Outline for April 6, 2004

Reading: Chapters 13, 23.1-23.2

Discussion Problem

A university class requires that each student do his or her own program. The university also has a rule that forbids people from looking in other people's directories, and reading other people's files, without permission. A student submits a program electronically. During grading, the TA notices that several files are missing. She emails the student, who responds, "Oh, sorry--get the files out of my home directory, which is unprotected." The TA goes to the student's home directory, and while copying the files out, notices they are dated after the due date. But some earlier versions of those files are dated before the due date. She checks the earlier version, to be sure the student has made no changes. The student has: he deleted the name of the original author of the files, and inserted his own.
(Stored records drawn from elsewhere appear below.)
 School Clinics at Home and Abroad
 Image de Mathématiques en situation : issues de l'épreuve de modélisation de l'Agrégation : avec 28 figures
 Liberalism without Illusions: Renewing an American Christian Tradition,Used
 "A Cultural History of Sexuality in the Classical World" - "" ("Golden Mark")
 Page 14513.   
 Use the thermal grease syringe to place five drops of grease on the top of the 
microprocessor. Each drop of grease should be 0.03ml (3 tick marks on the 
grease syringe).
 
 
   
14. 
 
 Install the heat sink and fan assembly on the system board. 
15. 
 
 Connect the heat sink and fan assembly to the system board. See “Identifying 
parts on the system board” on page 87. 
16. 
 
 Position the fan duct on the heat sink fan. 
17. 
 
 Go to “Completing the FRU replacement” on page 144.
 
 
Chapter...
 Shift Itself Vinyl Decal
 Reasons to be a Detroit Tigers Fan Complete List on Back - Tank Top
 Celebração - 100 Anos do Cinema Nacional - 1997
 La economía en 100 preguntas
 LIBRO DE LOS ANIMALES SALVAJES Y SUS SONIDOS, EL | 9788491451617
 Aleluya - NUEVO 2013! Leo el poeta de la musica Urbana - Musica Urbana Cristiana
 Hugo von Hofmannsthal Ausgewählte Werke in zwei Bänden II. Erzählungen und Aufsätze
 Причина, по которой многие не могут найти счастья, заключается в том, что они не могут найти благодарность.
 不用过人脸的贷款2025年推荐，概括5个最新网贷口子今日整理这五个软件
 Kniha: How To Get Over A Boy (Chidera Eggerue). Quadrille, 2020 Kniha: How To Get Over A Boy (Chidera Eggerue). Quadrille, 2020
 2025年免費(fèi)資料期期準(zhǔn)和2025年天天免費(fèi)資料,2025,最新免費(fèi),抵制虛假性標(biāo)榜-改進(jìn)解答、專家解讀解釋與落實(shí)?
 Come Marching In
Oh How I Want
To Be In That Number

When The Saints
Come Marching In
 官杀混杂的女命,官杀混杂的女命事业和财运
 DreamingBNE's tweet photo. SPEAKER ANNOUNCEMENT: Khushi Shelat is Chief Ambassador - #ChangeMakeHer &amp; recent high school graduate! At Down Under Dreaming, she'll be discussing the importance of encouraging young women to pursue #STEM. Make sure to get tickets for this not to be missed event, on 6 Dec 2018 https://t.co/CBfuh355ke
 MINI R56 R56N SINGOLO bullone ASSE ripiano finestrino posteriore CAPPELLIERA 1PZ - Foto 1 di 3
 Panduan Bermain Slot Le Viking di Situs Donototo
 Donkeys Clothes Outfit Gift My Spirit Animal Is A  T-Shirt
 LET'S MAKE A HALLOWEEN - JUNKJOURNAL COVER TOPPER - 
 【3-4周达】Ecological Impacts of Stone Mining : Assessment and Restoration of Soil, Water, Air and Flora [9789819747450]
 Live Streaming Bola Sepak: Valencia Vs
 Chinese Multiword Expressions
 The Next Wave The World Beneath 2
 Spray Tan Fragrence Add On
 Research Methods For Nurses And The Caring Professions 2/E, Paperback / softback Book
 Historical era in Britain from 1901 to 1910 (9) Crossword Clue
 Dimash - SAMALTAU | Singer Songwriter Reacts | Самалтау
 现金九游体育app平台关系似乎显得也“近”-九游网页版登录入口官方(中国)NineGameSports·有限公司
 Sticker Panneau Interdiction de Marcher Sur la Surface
The TA reports the matter to her professor, who files charges against the student for cheating. The student files charges against the TA for snooping through the directory without authorization; he contends she should only have looked at the latest versions of the file, not the earlier ones. You are on the Committee for Cheating and Computer Offenses.

  1. Do you rule that the student's cheating was discovered properly, and can therefore be used against him?
  2. Do you rule that the TA violated the student's privacy by looking at the earlier versions of the files?

Outline for the Day

  1. Principles of Secure Design
    1. Principle of Least Privilege
    2. Principle of Fail-Safe Defaults
    3. Principle of Economy of Mechanism
    4. Principle of Complete Mediation
    5. Principle of Open Design
    6. Principle of Separation of Privilege
    7. Principle of Least Common Mechanism
    8. Principle of Psychological Acceptability
  2. Penetration Studies
    1. Why? Why not direct analysis?
    2. Effectiveness
    3. Interpretation
  3. Flaw Hypothesis Methodology
    1. System analysis
    2. Hypothesis generation
    3. Hypothesis testing
    4. Generalization
  4. System Analysis
    1. Learn everything you can about the system
    2. Learn everything you can about operational procedures
    3. Compare to other systems
  5. Hypothesis Generation
    1. Study the system, look for inconsistencies in interfaces
    2. Compare to other systems' flaws
    3. Compare to vulnerabilities models
  6. Hypothesis testing
    1. Look at system code, see if it would work (live experiment may be unneeded)
    2. If live experiment needed, observe usual protocols
  7. Generalization
    1. See if other programs, interfaces, or subjects/objects suffer from the same problem
    2. See if this suggests a more generic type of flaw
  8. Peeling the Onion
    1. You know very little (not even phone numbers or IP addresses)
    2. You know the phone number/IP address of system, but nothing else
    3. You have an unprivileged (guest) account on the system.
    4. You have an account with limited privileges.